══ Excerto da fonte

O
Evangelho deste domingo proclama os “bem-aventurados” e recomenda, aos crentes,
a misericórdia, a sinceridade de coração, a luta pela paz, a perseverança
diante das perseguições: essas são as atitudes que correspondem ao compromisso
pelo “Reino”. Enquanto que
no primeiro grupo de “bem-aventuranças” se constatam situações, no segundo
grupo propõem-se atitudes que os discípulos devem assumir.
A nova Lei – Ao longo do seu texto, Mateus
apresenta cinco longos discursos, nos quais agrupa “ditos” e ensinamentos,
provavelmente proferidos por Jesus em várias ocasiões e contextos. Na visão de
Mateus, esses cinco discursos traziam uma nova Lei, destinada a substituir a
antiga Lei dada ao Povo por meio de Moisés e escrita nos cinco livros do
Pentateuco.
As bem-aventuranças –
As “bem-aventuranças” que Mateus coloca na boca de Jesus, são consideravelmente
diferentes das “bem-aventuranças” propostas por Lucas (cf. Lc 6,20-26). Mateus
tem nove “bem-aventuranças”, enquanto que Lucas só apresenta quatro; além
disso, Lucas prossegue com quatro “maldições”, que estão ausentes do texto
mateano; outras notas características da versão de Mateus são a
espiritualização (os “pobres” de Lucas são, para Mateus, os “pobres em
espírito”) e a aplicação dos “ditos” originais de Jesus à vida da comunidade e
ao comportamento dos cristãos. É muito provável que o texto de Lucas seja mais
fiel à tradição original e que o texto de Mateus tenha sido mais trabalhado.

════
══ Linhas fornecidas

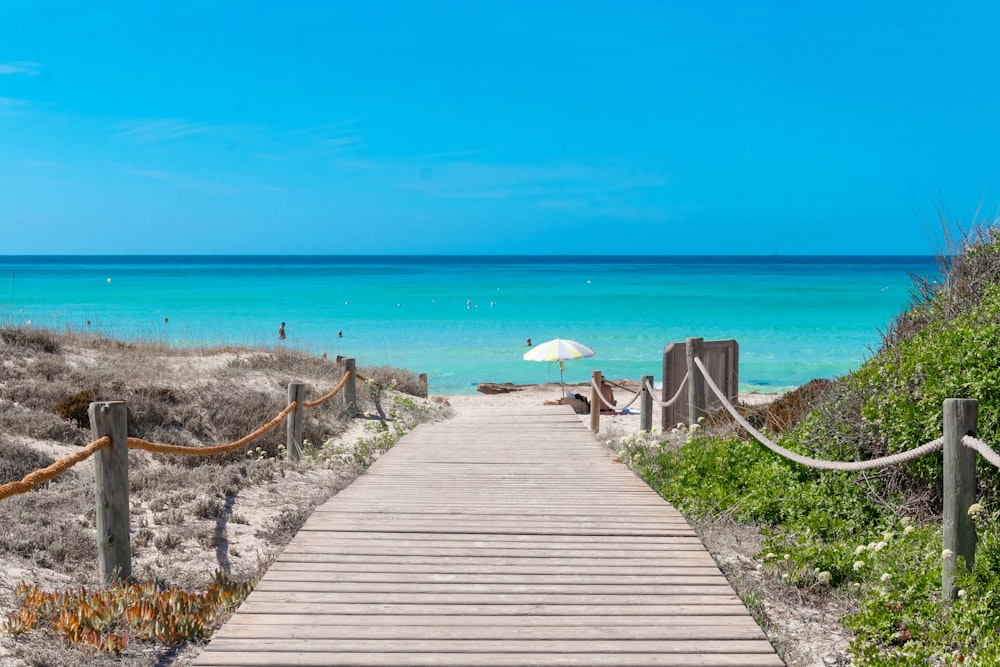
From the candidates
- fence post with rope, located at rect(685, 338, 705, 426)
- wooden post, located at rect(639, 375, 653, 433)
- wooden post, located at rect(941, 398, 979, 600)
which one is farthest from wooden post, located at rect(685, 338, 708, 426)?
wooden post, located at rect(941, 398, 979, 600)

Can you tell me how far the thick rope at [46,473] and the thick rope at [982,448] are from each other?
498 cm

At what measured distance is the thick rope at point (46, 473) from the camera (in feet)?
14.7

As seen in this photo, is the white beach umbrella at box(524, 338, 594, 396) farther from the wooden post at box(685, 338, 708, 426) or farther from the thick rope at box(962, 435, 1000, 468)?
the thick rope at box(962, 435, 1000, 468)

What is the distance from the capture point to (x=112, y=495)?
211 inches

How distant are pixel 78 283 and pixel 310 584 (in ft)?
347

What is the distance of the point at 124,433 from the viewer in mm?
5508

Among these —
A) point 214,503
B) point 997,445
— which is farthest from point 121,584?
point 997,445

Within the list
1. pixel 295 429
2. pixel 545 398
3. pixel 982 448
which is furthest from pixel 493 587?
pixel 545 398

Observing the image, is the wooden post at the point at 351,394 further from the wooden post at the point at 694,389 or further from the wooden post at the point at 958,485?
the wooden post at the point at 958,485

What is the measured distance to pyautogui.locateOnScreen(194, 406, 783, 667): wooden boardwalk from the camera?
3998 millimetres

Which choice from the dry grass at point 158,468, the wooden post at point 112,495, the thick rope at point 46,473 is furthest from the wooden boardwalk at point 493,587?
the thick rope at point 46,473

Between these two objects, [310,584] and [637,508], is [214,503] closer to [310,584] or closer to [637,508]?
[310,584]

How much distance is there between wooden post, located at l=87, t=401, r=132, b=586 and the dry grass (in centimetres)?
36

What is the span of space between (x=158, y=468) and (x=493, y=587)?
5.53 metres
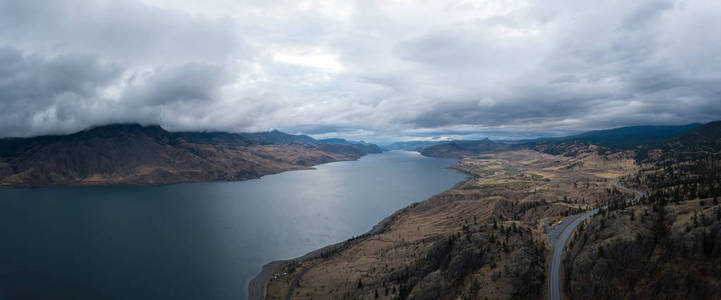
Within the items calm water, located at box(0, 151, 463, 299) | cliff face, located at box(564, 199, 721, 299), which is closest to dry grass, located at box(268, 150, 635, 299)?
cliff face, located at box(564, 199, 721, 299)

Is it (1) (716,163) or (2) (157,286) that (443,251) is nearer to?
(2) (157,286)

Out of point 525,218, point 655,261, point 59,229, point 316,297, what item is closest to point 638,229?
point 655,261

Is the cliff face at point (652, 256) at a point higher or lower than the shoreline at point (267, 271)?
higher

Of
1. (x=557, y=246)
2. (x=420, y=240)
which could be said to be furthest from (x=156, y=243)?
(x=557, y=246)

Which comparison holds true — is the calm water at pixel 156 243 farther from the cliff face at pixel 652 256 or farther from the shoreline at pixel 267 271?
the cliff face at pixel 652 256

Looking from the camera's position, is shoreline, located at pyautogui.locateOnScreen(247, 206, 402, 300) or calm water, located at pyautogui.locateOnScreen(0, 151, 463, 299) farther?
calm water, located at pyautogui.locateOnScreen(0, 151, 463, 299)

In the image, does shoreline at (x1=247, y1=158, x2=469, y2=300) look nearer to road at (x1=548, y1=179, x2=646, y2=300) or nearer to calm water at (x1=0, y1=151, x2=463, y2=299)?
calm water at (x1=0, y1=151, x2=463, y2=299)

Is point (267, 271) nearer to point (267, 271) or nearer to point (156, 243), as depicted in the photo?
point (267, 271)

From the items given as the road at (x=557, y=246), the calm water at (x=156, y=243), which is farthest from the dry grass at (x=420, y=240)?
the calm water at (x=156, y=243)
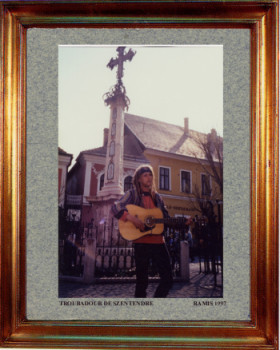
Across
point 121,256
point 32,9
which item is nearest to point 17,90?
point 32,9

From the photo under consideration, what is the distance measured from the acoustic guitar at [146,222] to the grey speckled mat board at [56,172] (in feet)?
1.19

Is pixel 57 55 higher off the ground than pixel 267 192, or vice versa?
pixel 57 55

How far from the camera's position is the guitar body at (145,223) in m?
2.21

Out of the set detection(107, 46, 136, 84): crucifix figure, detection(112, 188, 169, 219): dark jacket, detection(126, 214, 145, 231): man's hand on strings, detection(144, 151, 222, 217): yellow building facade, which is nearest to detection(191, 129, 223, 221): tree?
detection(144, 151, 222, 217): yellow building facade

════

■ As tarefas
- a) Resuma em duas frases o texto sobre as bem-aventuranças.
- b) Prossiga o texto sobre as bem-aventuranças a partir da última frase apresentada.
As linhas provêm de uma fonte diferente da do excerto.

■ Respostas finais
- a) O Evangelho deste domingo proclama os "bem-aventurados" e recomenda aos crentes a misericórdia, a sinceridade de coração, a luta pela paz e a perseverança diante das perseguições, atitudes que correspondem ao compromisso pelo "Reino". As "bem-aventuranças" de Mateus diferem das de Lucas por serem nove em vez de quatro, por não incluírem as quatro "maldições" e por espiritualizarem os "ditos" de Jesus e os aplicarem à vida da comunidade, sendo muito provável que o texto de Lucas seja mais fiel à tradição original.

- b)
O Reino –
As “bem-aventuranças” são fórmulas freqüentes na tradição bíblica e definem
sempre uma alegria oferecida por Deus. Devem ser entendidas no contexto da
pregação sobre o “Reino”: Jesus proclama “bem-aventurados” aqueles que estão
numa situação de debilidade, de pobreza, porque Deus está a ponto de instaurar
o “Reino” e a situação destes “pobres” vai mudar radicalmente; além disso, são
“bem-aventurados” porque, na sua fragilidade, debilidade e dependência, estão
de espírito aberto e coração disponível para acolher a proposta de salvação e
libertação que Deus lhes oferece em Jesus (a proposta do “Reino”).
Os
pobres – As quatro primeiras “bem-aventuranças” referidas por Mateus
(vers. 3-6) dirigem-se aos “pobres” (as segunda, terceira e quarta
“bem-aventuranças” são apenas desenvolvimentos da primeira, que proclama:
“bem-aventurados os pobres em espírito”). Saúdam a felicidade daqueles que se
entregam confiadamente nas mãos de Deus e procuram fazer sempre a sua vontade;
daqueles que, de forma consciente, deixam de colocar a sua confiança e a sua
esperança nos bens, no poder, no êxito, nos homens, para esperar e confiar em
Deus; daqueles que aceitam renunciar ao egoísmo, que aceitam despojar-se de si
próprios e estar disponíveis para Deus e para os outros.
Os
“mansos” – Não são os fracos, os que suportam passivamente as
injustiças, os que se conformam com as violências orquestradas pelos poderosos;
mas, são aqueles que recusam a violência, que são tolerantes e pacíficos,
embora sejam, muitas vezes, vítimas dos abusos e prepotências dos injustos… A
sua atitude pacífica e tolerante os torna membros de pleno direito do “Reino”.
Os que choram - São aqueles
que vivem na aflição, na dor, no sofrimento provocados pela injustiça, pela
miséria, pelo egoísmo; a chegada do “Reino” vai fazer com que a sua triste
situação se mude em consolação e alegria…
Os que têm fome e sede de justiça – Provavelmente, a justiça deve
entender-se, aqui, em sentido bíblico – isto é, no sentido da fidelidade total
aos compromissos assumidos para com Deus e para com os irmãos. Jesus dá-lhes a
esperança de verem essa sede de fidelidade saciada, no Reino que vai chegar.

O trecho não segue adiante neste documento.